Uber has recently made it irritatingly difficult to figure out what their rates are, so let's go with Lyft, which has very similar prices. Their SF rates are $1.35 per mile[1] -- assuming that you never have a waiting fee, never hit a minimum fare, and never pay during surge pricing (yes, yes, "prime time tips"), and, mysteriously, never pay their "safety" fee.
If you drive 7,000 miles a year (so, about 5,000 miles less than average), that's $9,450 dollars per year.
The TCO of a Honda Civic, assuming 15,000 miles a year (more than twice what we're assuming for the Lyft rider!) is on average a couple thousand dollars less per year [2].
Rideshare is not a reasonable substitute for car ownership for anyone who is cost-conscious, and it will never be until and unless autonomous vehicles exist.
Well, I was making very conservative assumptions about true cost per mile. The real cost per mile could decrease substantially before it catches up to the numbers I put in my post.
And there are some pretty hard lower bounds on this. Drivers gotta eat, man. At $1.36 per mile, if you get 20 paid miles per hour (which I don't think anyone genuinely does on a regular basis), that's $26.72 per hour -- gross. Take away 20% for Lyft, driver's making $21.38 an hour. Take away $2 for gas for those 20 miles, it's $19.38. Another $1 for maintenance costs, and you've got a real income, pre-tax, of about $36k for a year of full-time work. There may be some room for downward pressure on that price, but there isn't a lot.
(In actual fact, I assume that average per-mile prices for Lyft rides are much higher than $1.36, due to prime time tips and wait time).

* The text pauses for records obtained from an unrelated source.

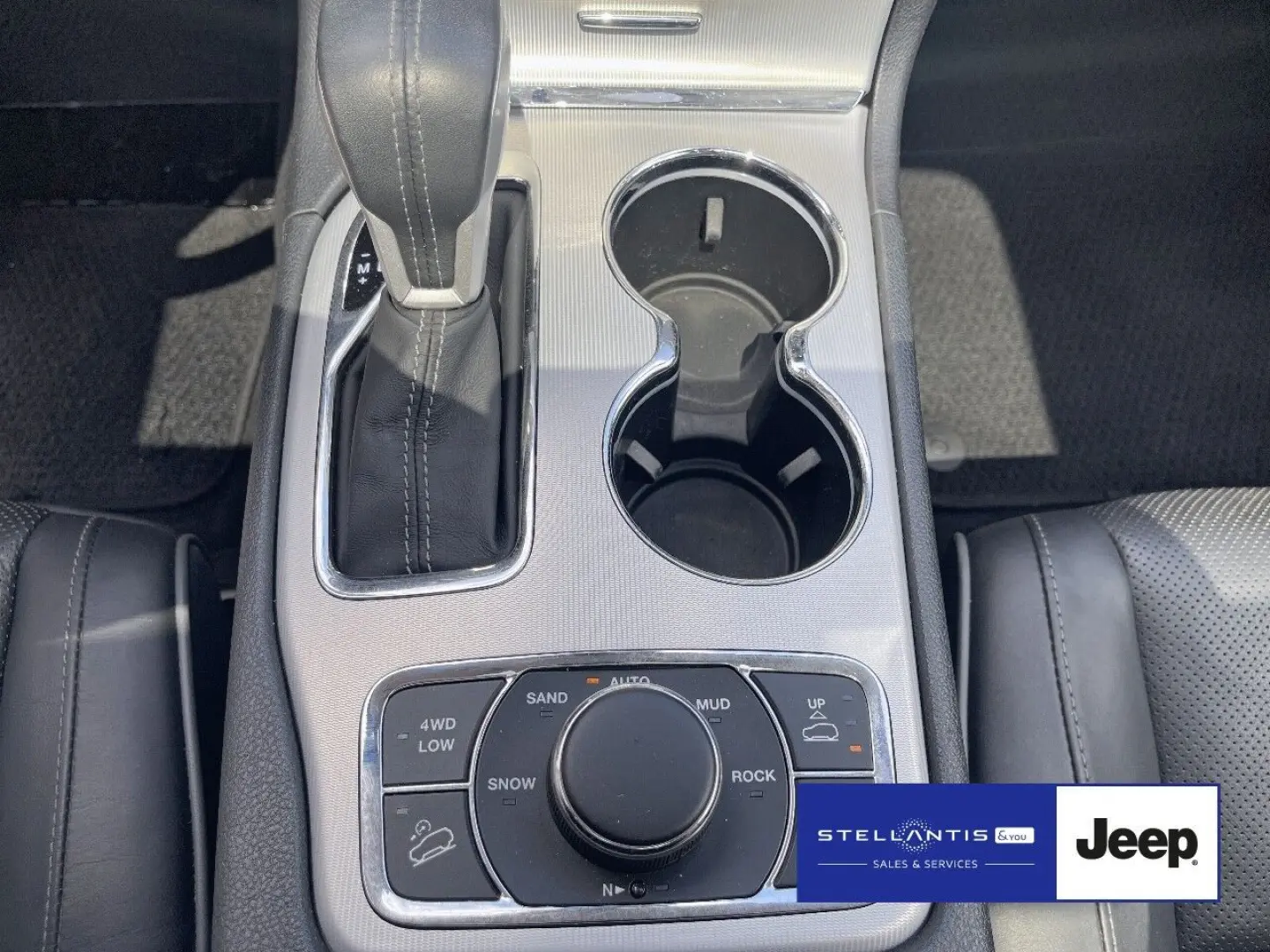 JEEP Grand Cherokee 3.0 V6 MultiJet Summit LEASING
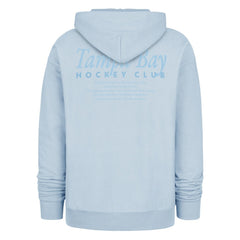 Tampa Bay Lightning '47 Foundation Pullover Hoodie - Light Blue - NHL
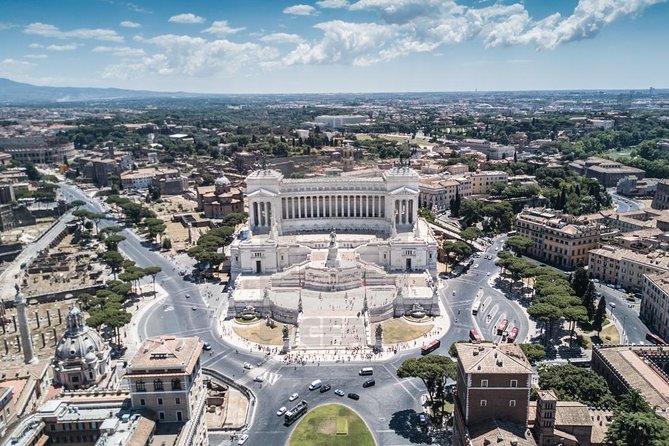 Rome Guided Walking Tour of the Eternal City - Frequently Asked Questions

I made a similar argument in a prior comment. Particularly once driverless vehicles take off, the economics of vehicle ownership shift massively. Uber will be able to maximize utilization of vehicles and deliver them quickly due to coverage. The idea that network affect doesn't matter here is incredibly short sighted IMO.
Uber is not (only) competing with taxis and car services. They are competing with vehicle ownership.
This single assumption dramatically affects the size of market Uber is serving.